Deputy Chief of Police Paul Dillon said that the incident was “originally written up as a destruction of property and hate crime, but after review, it will be classified only as a destruction of property. For it to be a hate crime, we would need to reasonably believe the motivation of the crime was a bias against members of the LGBTQ+ community. I do not feel writing the letter ‘B’ over the letters ‘G, B, T’ demonstrates a bias.”

According to the UMBC Police Department’s Clery Report, a hate crime is defined as “a criminal offense that manifests evidence that the victim was intentionally selected because of the perpetrator’s bias against the victim.” Hate crimes towards a person’s sexual orientation are also defined in the report as “a preformed negative opinion or attitude toward a group of persons based on their actual or perceived sexual orientation.”

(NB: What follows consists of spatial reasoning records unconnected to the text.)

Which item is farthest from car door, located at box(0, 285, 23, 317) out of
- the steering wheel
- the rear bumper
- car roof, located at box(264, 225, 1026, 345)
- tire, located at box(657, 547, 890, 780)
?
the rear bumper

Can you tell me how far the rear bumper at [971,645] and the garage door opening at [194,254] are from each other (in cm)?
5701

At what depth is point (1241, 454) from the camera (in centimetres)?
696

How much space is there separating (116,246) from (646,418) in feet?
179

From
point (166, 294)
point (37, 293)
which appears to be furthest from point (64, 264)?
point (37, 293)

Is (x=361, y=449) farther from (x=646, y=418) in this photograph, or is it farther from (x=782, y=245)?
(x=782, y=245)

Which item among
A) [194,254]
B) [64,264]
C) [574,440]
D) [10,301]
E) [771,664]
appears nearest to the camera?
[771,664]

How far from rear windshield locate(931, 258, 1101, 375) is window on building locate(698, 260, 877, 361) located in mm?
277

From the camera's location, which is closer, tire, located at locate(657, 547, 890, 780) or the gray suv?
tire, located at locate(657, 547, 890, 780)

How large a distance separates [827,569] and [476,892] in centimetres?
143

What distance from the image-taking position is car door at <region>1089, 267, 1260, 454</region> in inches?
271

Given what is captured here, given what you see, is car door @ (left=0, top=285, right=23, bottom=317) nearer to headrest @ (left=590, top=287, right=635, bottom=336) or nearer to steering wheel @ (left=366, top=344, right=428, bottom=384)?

The incident marks the first time a hate crime was reported on campus this year, though further investigation by police led to the conclusion that this act did not constitute a hate crime. The last time a hate crime was reported on campus was on Dec. 15, 2017, which involved a small swastika drawn in a stall in the women’s bathroom of the Fine Arts building. This indicates a major decline in hate crimes from last year, when a total of seven hate crimes occurred between October and December alone. Whether this trend will continue will remain to be seen as the year progresses.